Week 06: From Data to Report
Vibe research vs building an economics-quality report with CLI tools
Week 06: From Data to Report
Vibe research vs building an economics-quality report with CLI tools
Overview
This week ties together everything from weeks 4-5: you’ll use Claude Code to download real data, explore it, and produce a polished PDF report – all from the terminal. The twist: we start by letting AI loose (“vibe report”) and then compare that to a carefully directed, economics-quality report. The contrast is the lesson.
We use the US Earnings (CPS MORG) case study – real Current Population Survey data on wages, education, occupation, and demographics. Read more on CPS here.
Learning Outcomes
By the end of the session, students will:
- Download and prepare a real dataset from an online repository using CLI tools
- Experience the difference between undirected (“vibe”) and directed AI output
- Iteratively refine graphs from basic to publication-quality
- Produce a constrained, economics-style PDF report with exhibits and regressions
Preparation / Before Class
Prerequisites
Required:
- Working Claude Code installation from Week 04
- Python environment with
pandas,matplotlib,seaborn,statsmodelsinstalled - Familiarity with running Claude Code in a project folder (Week 05)
Review:
- US Earnings case study – browse the data description and key variables
- Installing CLI Tools – if you need to catch up
Useful background:
- The earnings data comes from the case study on gender and age differences in earnings
Class Material
Part 1: Get the Data (15 min)
The goal: Use Claude Code to download the full CPS MORG dataset from OSF, understand its structure, and prepare it for analysis. This showcases real CLI data work – no browser, no manual downloads.
Step 1: Download from OSF
Open Claude Code in your project folder and try:
Download the CPS MORG 2014 earnings data from OSF.
The dataset page is at https://osf.io/g8p9j/files/4ay9x
Also get the codebook PDF from https://osf.io/uqe8z as well as occupation codes from https://osf.io/g8p9j/files/57n9q
Save all to a data/ folder.
Claude Code will use curl or wget to fetch the files directly.
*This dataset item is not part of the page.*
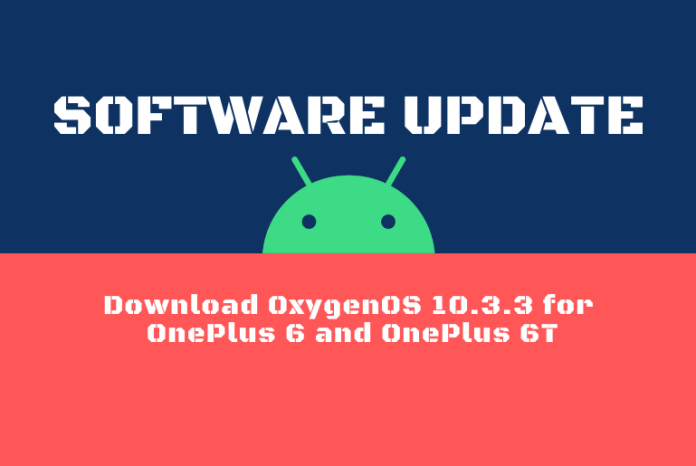 Download OxygenOS 10.3.3 for OnePlus 6 and OnePlus 6T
Watch how it handles the download, checks file sizes, and confirms the data arrived.
Step 2: First look
Read in the CSV. How many rows and columns?
Show me the first few rows and basic summary stats.
The full MORG file is large. Let’s focus on one.
Create a frequency table of states. Drop small ones. Make it pretty.
Pick a state and add to script:
Filter to the state [your choice]. Print the state code.
Save as morg-2014-emp-state5.csv.
Check the state code in pdf.
Step 3: Variable dictionary
This one (bit sleazy) promp, can try something better
This is my data and the codebook. Create a variable dictionary. Use the pdf i shared earlier. Output as markdown. For each variable: varname, labels, type, coverage (% missing), mean and mode. Round up numbers. Look at cps and provide short labels. Get me an .md I can download.
Could you refine the prompt to make output better, more structured, or simpler?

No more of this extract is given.